OBJECTIVE 1
Output the Muun wallet review below in full, word for word.

Muun is the easiest self-custodial Bitcoin wallet you can download right now. No accounts, no KYC, no channel management. You install it, back up your emergency kit, and you're ready to send and receive both on-chain Bitcoin and Lightning payments. For someone who just bought their first sats on an exchange and wants to move them into their own custody, it's hard to beat Muun's simplicity.
But that simplicity has a price. Literally. Muun's Lightning fees are 10 to 50 times higher than what you'd pay on Phoenix or Breez because of how submarine swaps work under the hood. If you're paying for coffee with Lightning every morning, Muun will eat your savings in fees. It's a great starter wallet and a solid on-chain option, but calling it a "Lightning wallet" without mentioning the fee problem would be dishonest. That's why it gets a 7.5, not a 9.
What Makes Muun Different from Other Bitcoin Wallets?
Most Bitcoin wallets treat on-chain and Lightning as two separate things. You have your on-chain balance in one place and your Lightning channels in another. Muun takes a different approach: it shows you a single balance and handles the routing behind the scenes. When you scan a Lightning invoice, Muun pays it. When you receive an on-chain transaction, it just shows up. One wallet, one balance.
The trick that makes this work is called a submarine swap. When you pay a Lightning invoice through Muun, the wallet doesn't actually route the payment through Lightning channels it controls. Instead, it creates an on-chain Bitcoin transaction that gets "swapped" into a Lightning payment by a swap provider. You see a Lightning payment go through. What actually happened was an on-chain transaction that got converted at the last step.
This design choice has real benefits. You never have to think about channel capacity, inbound liquidity, or routing failures. Those are problems that trip up even experienced Lightning users. Muun hides all of it. For a beginner who just wants to pay a Lightning invoice without understanding payment channels, this is genuinely useful.

OBJECTIVE 2
Tally how many lines in the rows below contain the string "Find", and give only that number.

Raw rows
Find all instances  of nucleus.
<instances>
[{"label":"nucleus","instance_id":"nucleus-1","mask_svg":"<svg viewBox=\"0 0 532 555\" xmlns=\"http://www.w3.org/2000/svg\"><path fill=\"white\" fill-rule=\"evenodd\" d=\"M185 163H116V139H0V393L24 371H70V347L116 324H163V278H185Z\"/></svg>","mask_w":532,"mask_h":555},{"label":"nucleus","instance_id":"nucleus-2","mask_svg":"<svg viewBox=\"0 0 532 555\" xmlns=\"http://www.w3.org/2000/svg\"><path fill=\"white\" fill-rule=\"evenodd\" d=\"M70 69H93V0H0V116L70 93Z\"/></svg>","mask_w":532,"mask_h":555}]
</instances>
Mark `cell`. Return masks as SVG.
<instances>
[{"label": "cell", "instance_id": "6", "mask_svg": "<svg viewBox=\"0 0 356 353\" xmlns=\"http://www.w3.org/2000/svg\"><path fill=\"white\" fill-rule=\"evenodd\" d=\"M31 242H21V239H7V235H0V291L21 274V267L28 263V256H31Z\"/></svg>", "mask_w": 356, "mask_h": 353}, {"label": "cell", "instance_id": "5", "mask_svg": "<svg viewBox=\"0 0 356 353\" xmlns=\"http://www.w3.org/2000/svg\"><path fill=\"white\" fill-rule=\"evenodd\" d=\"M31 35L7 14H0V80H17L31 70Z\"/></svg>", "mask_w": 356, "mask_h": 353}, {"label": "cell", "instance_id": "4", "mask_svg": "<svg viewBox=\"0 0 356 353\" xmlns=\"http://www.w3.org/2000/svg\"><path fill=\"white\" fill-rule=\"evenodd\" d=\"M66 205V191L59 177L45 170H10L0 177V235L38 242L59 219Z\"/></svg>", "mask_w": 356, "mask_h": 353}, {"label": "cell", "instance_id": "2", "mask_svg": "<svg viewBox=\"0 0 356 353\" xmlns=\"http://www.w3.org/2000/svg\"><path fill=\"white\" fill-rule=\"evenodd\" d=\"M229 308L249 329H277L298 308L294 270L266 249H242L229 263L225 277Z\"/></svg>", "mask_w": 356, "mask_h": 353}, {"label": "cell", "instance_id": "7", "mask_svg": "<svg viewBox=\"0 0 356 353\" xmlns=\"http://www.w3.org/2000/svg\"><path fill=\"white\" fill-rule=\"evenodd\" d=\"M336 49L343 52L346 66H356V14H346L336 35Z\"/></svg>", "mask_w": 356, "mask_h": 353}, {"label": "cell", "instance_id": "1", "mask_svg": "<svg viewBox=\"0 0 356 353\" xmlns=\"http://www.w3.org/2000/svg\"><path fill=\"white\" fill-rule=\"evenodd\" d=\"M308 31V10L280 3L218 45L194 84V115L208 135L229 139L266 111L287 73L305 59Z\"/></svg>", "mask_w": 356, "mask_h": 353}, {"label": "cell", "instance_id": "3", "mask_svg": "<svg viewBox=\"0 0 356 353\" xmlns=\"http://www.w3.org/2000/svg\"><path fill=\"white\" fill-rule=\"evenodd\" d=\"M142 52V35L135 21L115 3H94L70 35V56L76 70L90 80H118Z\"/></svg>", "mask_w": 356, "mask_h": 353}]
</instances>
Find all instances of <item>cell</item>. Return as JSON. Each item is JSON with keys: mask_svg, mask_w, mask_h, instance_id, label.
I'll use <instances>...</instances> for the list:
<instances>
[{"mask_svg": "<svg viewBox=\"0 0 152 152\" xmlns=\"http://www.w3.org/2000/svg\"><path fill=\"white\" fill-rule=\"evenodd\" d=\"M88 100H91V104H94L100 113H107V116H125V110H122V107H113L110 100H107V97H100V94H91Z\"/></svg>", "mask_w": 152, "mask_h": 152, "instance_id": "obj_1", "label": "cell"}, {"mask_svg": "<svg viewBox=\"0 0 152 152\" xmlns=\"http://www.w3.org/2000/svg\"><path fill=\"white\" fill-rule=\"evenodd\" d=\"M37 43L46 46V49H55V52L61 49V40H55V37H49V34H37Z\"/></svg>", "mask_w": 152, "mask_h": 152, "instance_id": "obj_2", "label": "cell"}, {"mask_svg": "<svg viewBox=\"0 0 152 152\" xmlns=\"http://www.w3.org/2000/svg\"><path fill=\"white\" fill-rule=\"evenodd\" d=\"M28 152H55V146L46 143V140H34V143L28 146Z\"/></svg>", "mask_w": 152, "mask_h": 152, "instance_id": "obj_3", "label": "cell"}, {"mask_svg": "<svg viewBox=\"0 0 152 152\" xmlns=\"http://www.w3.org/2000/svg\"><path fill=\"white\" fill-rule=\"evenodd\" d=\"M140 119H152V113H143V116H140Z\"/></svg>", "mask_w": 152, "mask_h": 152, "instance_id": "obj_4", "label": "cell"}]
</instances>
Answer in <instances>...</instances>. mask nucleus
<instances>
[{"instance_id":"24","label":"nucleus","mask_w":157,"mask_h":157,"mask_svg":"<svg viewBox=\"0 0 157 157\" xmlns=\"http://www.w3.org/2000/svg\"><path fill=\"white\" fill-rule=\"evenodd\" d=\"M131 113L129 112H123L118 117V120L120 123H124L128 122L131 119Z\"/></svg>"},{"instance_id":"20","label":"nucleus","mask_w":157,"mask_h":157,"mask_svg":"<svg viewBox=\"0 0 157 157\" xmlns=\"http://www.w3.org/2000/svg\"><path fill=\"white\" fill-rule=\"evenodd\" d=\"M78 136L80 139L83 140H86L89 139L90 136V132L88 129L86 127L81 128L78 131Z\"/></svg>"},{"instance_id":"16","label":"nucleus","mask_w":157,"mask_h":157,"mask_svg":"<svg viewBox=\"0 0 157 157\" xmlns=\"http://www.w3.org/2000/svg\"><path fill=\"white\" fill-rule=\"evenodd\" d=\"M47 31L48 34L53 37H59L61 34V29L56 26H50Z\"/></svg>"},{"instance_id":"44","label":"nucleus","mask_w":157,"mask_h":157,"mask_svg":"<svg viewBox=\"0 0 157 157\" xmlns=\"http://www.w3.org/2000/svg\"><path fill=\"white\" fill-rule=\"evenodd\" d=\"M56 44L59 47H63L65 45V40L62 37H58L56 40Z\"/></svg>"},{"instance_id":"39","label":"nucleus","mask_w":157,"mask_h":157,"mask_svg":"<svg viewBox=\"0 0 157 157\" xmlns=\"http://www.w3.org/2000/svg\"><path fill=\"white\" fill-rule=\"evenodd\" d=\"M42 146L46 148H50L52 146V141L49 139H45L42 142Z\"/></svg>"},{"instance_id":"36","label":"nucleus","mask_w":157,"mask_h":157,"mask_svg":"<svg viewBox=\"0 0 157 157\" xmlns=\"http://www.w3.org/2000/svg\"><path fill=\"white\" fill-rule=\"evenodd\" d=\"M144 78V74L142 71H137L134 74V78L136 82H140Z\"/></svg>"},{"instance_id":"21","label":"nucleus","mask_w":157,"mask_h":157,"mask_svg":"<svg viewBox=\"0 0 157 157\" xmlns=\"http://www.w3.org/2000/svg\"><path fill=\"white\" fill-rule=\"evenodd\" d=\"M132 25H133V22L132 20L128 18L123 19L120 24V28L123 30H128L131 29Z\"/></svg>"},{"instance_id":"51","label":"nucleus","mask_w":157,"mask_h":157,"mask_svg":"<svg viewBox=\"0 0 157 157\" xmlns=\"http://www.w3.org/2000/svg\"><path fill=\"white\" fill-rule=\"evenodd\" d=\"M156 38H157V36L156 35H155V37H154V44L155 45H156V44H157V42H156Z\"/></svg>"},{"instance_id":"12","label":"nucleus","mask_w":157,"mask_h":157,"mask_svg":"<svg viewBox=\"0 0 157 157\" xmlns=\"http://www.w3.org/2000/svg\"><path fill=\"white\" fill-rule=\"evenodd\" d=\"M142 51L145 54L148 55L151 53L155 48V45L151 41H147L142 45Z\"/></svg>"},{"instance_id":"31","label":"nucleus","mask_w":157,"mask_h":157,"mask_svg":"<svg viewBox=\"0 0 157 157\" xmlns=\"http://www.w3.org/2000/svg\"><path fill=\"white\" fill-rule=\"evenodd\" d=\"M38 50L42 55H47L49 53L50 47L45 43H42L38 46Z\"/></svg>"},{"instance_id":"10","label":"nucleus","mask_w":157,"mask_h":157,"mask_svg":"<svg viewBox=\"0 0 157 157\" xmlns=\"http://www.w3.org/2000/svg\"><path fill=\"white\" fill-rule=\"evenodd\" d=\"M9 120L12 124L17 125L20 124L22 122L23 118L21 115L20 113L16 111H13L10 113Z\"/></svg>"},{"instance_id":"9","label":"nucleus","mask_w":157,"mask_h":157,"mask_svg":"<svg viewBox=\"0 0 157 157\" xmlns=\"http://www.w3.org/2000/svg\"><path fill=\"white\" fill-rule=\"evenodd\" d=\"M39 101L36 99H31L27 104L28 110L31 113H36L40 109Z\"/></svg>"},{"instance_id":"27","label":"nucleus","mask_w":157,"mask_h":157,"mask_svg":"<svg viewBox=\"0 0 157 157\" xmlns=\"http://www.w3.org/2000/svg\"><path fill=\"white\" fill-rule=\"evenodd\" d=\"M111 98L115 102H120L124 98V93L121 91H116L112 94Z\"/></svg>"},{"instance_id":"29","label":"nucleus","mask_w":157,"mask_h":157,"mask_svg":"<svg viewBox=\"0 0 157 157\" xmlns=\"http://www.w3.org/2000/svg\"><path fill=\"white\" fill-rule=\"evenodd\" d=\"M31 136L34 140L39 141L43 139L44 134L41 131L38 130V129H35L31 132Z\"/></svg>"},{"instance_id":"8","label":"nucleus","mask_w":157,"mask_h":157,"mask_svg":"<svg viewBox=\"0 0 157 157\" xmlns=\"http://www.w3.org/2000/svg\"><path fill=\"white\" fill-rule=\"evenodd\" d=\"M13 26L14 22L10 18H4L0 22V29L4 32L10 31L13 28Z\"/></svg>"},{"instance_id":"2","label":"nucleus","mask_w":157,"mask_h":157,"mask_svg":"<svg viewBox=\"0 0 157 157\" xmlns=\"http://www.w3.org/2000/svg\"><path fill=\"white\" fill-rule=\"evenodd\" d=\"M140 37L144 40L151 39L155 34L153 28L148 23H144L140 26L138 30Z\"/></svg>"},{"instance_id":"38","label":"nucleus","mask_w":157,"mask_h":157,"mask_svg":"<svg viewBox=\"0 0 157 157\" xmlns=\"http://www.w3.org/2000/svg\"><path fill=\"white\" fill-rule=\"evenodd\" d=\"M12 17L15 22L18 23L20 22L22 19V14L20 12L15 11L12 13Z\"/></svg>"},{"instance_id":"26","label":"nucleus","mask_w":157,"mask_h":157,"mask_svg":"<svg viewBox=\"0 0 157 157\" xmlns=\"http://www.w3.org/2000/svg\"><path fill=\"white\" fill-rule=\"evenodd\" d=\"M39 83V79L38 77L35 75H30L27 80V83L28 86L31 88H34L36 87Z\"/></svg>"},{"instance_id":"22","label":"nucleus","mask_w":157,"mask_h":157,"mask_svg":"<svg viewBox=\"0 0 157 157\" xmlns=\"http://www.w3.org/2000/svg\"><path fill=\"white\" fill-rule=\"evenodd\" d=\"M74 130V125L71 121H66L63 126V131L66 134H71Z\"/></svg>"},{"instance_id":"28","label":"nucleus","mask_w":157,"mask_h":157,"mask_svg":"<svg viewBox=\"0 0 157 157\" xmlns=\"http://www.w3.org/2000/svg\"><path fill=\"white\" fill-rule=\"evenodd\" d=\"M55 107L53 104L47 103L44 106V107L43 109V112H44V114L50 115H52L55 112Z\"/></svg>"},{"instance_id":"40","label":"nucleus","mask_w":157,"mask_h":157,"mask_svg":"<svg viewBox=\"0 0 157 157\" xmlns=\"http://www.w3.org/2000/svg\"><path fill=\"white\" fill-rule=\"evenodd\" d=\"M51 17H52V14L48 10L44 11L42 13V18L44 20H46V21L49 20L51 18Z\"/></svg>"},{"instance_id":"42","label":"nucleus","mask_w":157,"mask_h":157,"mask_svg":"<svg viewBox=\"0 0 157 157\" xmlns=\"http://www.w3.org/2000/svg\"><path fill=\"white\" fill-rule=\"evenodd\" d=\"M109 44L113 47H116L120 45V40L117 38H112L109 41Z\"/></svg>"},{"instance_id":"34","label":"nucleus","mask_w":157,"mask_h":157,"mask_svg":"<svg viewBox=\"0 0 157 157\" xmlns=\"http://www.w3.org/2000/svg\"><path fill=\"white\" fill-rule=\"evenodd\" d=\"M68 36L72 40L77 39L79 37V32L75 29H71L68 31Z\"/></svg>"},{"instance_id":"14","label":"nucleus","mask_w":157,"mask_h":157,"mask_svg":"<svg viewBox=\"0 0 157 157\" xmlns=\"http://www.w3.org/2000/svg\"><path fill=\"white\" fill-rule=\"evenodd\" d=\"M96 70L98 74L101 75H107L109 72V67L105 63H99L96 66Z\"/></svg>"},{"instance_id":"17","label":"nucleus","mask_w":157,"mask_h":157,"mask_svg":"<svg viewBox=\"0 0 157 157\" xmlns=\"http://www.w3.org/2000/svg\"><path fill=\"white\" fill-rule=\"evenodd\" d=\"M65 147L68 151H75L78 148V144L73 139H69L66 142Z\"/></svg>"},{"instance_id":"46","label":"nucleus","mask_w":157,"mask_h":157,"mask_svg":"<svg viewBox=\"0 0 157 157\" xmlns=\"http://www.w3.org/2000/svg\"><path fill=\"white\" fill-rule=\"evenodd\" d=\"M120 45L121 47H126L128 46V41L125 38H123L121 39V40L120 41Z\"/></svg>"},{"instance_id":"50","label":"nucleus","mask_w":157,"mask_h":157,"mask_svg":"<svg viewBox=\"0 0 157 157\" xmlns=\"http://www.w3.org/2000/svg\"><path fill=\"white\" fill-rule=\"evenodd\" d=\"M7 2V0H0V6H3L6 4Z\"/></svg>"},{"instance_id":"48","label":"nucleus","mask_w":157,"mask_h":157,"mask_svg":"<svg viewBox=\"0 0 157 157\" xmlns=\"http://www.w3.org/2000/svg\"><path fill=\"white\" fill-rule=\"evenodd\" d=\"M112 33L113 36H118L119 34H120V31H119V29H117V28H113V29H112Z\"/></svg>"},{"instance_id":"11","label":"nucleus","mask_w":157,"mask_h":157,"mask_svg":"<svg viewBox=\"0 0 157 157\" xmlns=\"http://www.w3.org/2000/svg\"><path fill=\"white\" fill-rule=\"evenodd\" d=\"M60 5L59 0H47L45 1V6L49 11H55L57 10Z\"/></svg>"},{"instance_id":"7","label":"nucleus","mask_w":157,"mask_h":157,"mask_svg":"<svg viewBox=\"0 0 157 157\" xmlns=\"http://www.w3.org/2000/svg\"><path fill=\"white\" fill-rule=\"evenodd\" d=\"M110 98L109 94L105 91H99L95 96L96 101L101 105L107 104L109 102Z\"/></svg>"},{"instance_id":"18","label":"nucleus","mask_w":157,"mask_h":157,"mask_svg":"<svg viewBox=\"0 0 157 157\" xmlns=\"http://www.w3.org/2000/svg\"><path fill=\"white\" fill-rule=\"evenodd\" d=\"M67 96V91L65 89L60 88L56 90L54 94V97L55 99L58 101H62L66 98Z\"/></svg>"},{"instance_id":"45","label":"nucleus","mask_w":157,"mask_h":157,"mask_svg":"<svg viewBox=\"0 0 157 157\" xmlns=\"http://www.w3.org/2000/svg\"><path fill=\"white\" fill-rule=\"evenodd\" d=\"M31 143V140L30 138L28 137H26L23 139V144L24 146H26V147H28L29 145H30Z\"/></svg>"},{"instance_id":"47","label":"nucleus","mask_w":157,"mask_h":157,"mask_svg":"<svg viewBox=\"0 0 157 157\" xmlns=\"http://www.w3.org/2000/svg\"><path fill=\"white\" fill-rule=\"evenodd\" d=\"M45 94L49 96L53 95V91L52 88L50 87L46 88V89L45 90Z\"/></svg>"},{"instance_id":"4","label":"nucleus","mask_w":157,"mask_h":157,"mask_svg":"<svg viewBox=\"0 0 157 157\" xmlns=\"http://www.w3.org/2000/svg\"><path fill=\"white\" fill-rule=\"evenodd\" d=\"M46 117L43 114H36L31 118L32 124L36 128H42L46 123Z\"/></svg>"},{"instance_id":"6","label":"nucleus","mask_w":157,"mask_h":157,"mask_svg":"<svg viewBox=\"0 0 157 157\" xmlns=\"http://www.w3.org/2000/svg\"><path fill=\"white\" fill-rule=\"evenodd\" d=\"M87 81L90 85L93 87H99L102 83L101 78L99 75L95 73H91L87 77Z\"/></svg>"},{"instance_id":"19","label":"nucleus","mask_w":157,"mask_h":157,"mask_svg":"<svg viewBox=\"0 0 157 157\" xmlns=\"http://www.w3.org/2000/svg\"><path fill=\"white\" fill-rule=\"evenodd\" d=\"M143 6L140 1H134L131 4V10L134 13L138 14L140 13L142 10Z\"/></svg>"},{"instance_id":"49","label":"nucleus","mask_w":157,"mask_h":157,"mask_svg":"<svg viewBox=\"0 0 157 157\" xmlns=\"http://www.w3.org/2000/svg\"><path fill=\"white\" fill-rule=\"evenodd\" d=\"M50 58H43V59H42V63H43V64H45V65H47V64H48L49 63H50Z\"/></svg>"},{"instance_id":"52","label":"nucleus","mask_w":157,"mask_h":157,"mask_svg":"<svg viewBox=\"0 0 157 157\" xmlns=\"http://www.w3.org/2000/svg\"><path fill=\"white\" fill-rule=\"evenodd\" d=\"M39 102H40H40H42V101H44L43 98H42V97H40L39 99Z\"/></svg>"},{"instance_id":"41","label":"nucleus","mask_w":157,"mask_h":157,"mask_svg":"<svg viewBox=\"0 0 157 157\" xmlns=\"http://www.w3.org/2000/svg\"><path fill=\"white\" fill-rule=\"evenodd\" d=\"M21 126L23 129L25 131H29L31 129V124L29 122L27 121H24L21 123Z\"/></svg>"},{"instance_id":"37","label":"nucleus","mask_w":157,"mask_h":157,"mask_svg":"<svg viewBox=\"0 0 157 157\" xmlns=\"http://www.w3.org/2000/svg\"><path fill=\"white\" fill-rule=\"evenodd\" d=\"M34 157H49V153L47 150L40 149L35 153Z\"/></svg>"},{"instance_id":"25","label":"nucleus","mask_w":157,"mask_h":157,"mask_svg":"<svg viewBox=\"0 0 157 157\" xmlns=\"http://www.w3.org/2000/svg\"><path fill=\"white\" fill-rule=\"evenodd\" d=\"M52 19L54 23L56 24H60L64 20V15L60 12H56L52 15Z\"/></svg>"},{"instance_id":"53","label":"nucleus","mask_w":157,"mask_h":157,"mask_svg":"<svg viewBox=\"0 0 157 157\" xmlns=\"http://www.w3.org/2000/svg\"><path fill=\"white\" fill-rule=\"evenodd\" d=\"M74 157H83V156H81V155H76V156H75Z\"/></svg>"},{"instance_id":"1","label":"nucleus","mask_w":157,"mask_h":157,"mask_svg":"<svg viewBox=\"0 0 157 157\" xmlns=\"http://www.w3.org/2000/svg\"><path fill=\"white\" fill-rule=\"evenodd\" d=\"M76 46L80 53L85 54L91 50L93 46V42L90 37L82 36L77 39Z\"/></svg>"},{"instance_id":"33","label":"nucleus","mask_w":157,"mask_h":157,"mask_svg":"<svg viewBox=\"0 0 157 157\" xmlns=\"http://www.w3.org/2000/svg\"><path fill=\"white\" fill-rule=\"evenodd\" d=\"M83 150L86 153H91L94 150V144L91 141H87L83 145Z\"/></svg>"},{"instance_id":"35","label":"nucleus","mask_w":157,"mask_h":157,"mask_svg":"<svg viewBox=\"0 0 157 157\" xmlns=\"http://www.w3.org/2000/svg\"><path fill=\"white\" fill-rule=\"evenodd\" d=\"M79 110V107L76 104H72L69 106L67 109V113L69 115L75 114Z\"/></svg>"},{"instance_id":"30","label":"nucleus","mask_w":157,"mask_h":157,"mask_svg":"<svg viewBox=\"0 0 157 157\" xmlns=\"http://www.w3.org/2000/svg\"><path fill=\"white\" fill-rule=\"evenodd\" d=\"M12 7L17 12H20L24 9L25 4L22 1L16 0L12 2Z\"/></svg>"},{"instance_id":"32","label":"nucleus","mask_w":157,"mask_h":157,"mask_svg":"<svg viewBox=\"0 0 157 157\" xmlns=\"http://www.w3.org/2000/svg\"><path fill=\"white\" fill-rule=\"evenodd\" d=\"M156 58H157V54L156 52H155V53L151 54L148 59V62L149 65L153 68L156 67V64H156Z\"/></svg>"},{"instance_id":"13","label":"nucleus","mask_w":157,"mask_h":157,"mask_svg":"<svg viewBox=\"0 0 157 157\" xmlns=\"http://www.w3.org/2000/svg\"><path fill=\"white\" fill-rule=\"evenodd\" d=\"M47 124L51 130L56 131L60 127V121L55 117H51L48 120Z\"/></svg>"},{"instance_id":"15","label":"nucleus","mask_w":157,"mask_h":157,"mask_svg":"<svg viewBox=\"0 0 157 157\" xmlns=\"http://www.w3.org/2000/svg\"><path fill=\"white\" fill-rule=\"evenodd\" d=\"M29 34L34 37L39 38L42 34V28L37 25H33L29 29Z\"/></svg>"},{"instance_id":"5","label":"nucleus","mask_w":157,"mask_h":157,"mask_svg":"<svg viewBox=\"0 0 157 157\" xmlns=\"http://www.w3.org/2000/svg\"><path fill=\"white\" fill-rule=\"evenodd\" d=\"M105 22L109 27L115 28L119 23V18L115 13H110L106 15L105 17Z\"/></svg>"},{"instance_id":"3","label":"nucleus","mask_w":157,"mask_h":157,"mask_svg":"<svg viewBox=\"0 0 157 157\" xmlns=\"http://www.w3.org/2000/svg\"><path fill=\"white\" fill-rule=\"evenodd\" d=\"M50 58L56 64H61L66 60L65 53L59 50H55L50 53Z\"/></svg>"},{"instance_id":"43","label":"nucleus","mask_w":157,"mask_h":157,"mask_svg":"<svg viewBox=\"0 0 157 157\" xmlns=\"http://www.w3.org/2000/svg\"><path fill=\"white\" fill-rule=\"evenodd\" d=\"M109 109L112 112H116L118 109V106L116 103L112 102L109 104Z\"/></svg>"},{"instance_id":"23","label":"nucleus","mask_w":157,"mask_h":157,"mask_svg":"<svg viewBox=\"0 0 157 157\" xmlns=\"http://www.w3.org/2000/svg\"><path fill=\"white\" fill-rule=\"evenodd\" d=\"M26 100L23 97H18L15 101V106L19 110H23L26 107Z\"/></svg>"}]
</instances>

FINISHED ANSWER 1
Muun is the easiest self-custodial Bitcoin wallet you can download right now. No accounts, no KYC, no channel management. You install it, back up your emergency kit, and you're ready to send and receive both on-chain Bitcoin and Lightning payments. For someone who just bought their first sats on an exchange and wants to move them into their own custody, it's hard to beat Muun's simplicity.
But that simplicity has a price. Literally. Muun's Lightning fees are 10 to 50 times higher than what you'd pay on Phoenix or Breez because of how submarine swaps work under the hood. If you're paying for coffee with Lightning every morning, Muun will eat your savings in fees. It's a great starter wallet and a solid on-chain option, but calling it a "Lightning wallet" without mentioning the fee problem would be dishonest. That's why it gets a 7.5, not a 9.
What Makes Muun Different from Other Bitcoin Wallets?
Most Bitcoin wallets treat on-chain and Lightning as two separate things. You have your on-chain balance in one place and your Lightning channels in another. Muun takes a different approach: it shows you a single balance and handles the routing behind the scenes. When you scan a Lightning invoice, Muun pays it. When you receive an on-chain transaction, it just shows up. One wallet, one balance.
The trick that makes this work is called a submarine swap. When you pay a Lightning invoice through Muun, the wallet doesn't actually route the payment through Lightning channels it controls. Instead, it creates an on-chain Bitcoin transaction that gets "swapped" into a Lightning payment by a swap provider. You see a Lightning payment go through. What actually happened was an on-chain transaction that got converted at the last step.
This design choice has real benefits. You never have to think about channel capacity, inbound liquidity, or routing failures. Those are problems that trip up even experienced Lightning users. Muun hides all of it. For a beginner who just wants to pay a Lightning invoice without understanding payment channels, this is genuinely useful.

FINISHED ANSWER 2
2